In the last post, I talked about improving the Hyperion render engine speed by using some acceleration structures. Since yesterday, I've managed to speed up the engine even further by optimising the object trees and making components more efficient to compute.
For reference, below is our benchmark rendered Stanford Dragon image again, with 47,768 polygons. This render is done using the 'brute force' method. Remember, we're trying to improve on the render times, not image quality (at least not yet).
Here's the same render, but with the new object acceleration trees:
This makes about a 13.9x improvement over the brute force method. I then set about trying to make the structure more efficient, and managed to get the image below in 53.5 seconds.
That's another 10% improvement. Now we're at a 15.4x speedup.
From here, I changed the way I tested objects for ray hits and cut out further unnecessary intersection tests. I continued to cut back where I could, and got render times down to 27.9 seconds:
And finally, I noticed that the root node was still housing a lot of polygons. I believe this happens when some of the polygon's points sit outside the node boundary. I decided to try split the root node up further, by deploying node/branch splits with a slightly different type of bounding box algorithm.

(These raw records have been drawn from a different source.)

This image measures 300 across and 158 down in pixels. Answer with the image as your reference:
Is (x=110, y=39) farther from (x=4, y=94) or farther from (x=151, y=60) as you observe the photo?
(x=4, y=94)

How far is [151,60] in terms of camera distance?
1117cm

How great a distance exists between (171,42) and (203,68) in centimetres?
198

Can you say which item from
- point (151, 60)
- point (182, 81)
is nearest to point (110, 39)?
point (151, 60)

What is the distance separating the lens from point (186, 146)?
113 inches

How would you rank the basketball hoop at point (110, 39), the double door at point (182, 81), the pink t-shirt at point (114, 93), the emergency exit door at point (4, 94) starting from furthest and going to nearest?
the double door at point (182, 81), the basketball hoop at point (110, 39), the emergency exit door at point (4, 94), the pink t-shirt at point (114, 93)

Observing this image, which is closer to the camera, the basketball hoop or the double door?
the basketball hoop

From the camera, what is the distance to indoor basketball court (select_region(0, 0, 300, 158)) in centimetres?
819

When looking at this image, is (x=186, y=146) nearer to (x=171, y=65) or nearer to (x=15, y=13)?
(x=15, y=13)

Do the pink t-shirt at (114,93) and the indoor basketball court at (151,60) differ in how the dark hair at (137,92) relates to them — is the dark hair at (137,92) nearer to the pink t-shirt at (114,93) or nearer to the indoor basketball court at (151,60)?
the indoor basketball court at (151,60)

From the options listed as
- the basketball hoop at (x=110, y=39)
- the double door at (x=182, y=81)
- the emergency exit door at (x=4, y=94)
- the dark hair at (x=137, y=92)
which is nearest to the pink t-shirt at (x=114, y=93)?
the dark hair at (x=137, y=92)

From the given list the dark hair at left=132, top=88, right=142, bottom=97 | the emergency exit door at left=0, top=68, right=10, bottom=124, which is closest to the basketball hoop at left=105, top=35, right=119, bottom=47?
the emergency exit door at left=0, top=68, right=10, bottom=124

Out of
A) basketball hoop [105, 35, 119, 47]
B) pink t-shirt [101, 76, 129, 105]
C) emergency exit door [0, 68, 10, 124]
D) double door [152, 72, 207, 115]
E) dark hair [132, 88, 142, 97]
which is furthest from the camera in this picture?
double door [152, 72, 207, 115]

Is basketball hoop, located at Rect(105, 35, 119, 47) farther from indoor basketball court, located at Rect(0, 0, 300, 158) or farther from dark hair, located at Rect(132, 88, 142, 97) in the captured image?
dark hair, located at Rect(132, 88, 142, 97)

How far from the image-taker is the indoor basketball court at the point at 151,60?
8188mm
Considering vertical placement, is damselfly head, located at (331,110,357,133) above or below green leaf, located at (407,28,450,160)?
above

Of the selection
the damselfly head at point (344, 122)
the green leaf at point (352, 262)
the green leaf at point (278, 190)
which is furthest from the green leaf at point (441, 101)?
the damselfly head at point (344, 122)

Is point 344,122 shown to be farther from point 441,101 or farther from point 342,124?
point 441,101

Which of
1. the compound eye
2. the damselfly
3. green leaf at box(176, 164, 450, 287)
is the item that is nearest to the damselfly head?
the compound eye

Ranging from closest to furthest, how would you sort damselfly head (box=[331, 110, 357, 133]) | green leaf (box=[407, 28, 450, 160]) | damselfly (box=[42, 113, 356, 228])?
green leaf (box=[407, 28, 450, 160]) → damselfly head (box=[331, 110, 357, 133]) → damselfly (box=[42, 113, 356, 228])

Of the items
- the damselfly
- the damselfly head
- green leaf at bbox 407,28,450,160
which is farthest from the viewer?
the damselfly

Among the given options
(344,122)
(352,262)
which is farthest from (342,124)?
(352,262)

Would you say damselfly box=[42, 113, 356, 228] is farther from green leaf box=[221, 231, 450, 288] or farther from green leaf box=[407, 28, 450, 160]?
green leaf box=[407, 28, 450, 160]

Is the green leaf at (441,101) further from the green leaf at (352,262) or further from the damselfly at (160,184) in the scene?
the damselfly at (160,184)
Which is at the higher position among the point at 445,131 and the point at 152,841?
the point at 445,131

This meant that points outside the initial node boundaries, may in fact fall inside the slightly different algorithm boundaries. For the Dragon model, this did seem to move more polygons inside the tree. Which means there's not as many (or no) polygon testing on the root node. This provided an even better speed drop, here's a pass to show it:
The comparison image above with the normals is done to show that the object is still being rendered. The render just looks dark because I haven't fixed colour information yet.
Finally, I turned to the bounding box intersection test function. I was able to squeeze a little more out by building a better slab test function. This provided another small drop in render time, down to 20.16 seconds. As it stands, this equates to a 40.9x speedup. From just under 14 minutes for the brute force test, down to 20.1 seconds with object acceleration structures. This is a really good result.
Here's what I did
I started playing around with dividing the object's bounding box. Let's call the structure a tree, with the top level box the root node. All branches are nodes, and leafs are the end node of a branch. Think of something like this:
I continued to divide the nodes (branches) further, until I reached a certain tree depth. let's say 3. All the tree nodes were spatially divided into their own little region. Kind of like a grid. I then went through each polygon and fitted it to a node.
With some additional functions, I also automated the building of the tree structure, depending on the number of polygons in a given object, and how many are passed down through a branch. As these were passed down through the branches, if the node contained (for example) more than 20 polygons, I ran that node through the divider again.
Finally, I iterated through the tree and globalised the data, and removed any empty nodes to get rid of branches with no value.
Then, I spent some time adjusting my ray intersection test functions. Mostly because it needed to depth test against the tree root, branch and leaf nodes. It's really paid dividends, the rendered times have been significantly reduced. Particularly for polygon heavy models.
So far all this has been a huge success, but there was more to squeeze out. I noticed that the root node was still housing quite a number of polygons, which in the case of the Dragon model, was still making the initial tree intersection test slow. The way I built the acceleration structure meant some polygons on borders of node bounding boxes were not considered. It left quite a number of polygons in the root node's data. So I made another tree branching algorithm, that runs after the first initial tree build. It differs from the first type in that the node boundaries are set differently. This means I can catch polygons that didn't process through the first set of tree branches, and re-test them with a series of branches that have different boundaries. This pushed the top level polygons out of the root node and further into the tree, and really helped bring the render times down even further. I suspect with a big more code juggling and bounding box design, I could make this more efficient as well.
As a final resort, I re-did the bounding box intersection test, and replaced it with a more up to date slab test. This did squeeze a little more out of the dragon render. On more polygon heavy scenes, it might even be more beneficial.
However, there are some limitations I found. If your object hasn't got many polygons, it's not really worth building a tree structure. There comes a point where there's nothing to gain over just using the brute force method on an object. Which is a bummer if the object is simple, like a thin cylinder that stretches over a big area. But if it's better to brute force, then brute force it has to be.
The acceleration structure has been a really good success. And while I may not be as skilled a programmer as a seasoned computer scientist, who could possibly squeeze out better render times with some code trickery, I'm really happy with the results. It's in a place speed-wise where I could use it for something now. A big box ticked here.
I'll try work on the image colours and the object materials next. I've had some troubles with the textures and colours, can't quite put my finger on why. There's an issue with HDRI maps not rendering either (they were previously). So not sure what's happened there. Once I've resolved some of these, I'll render out a better looking image and make a post for it.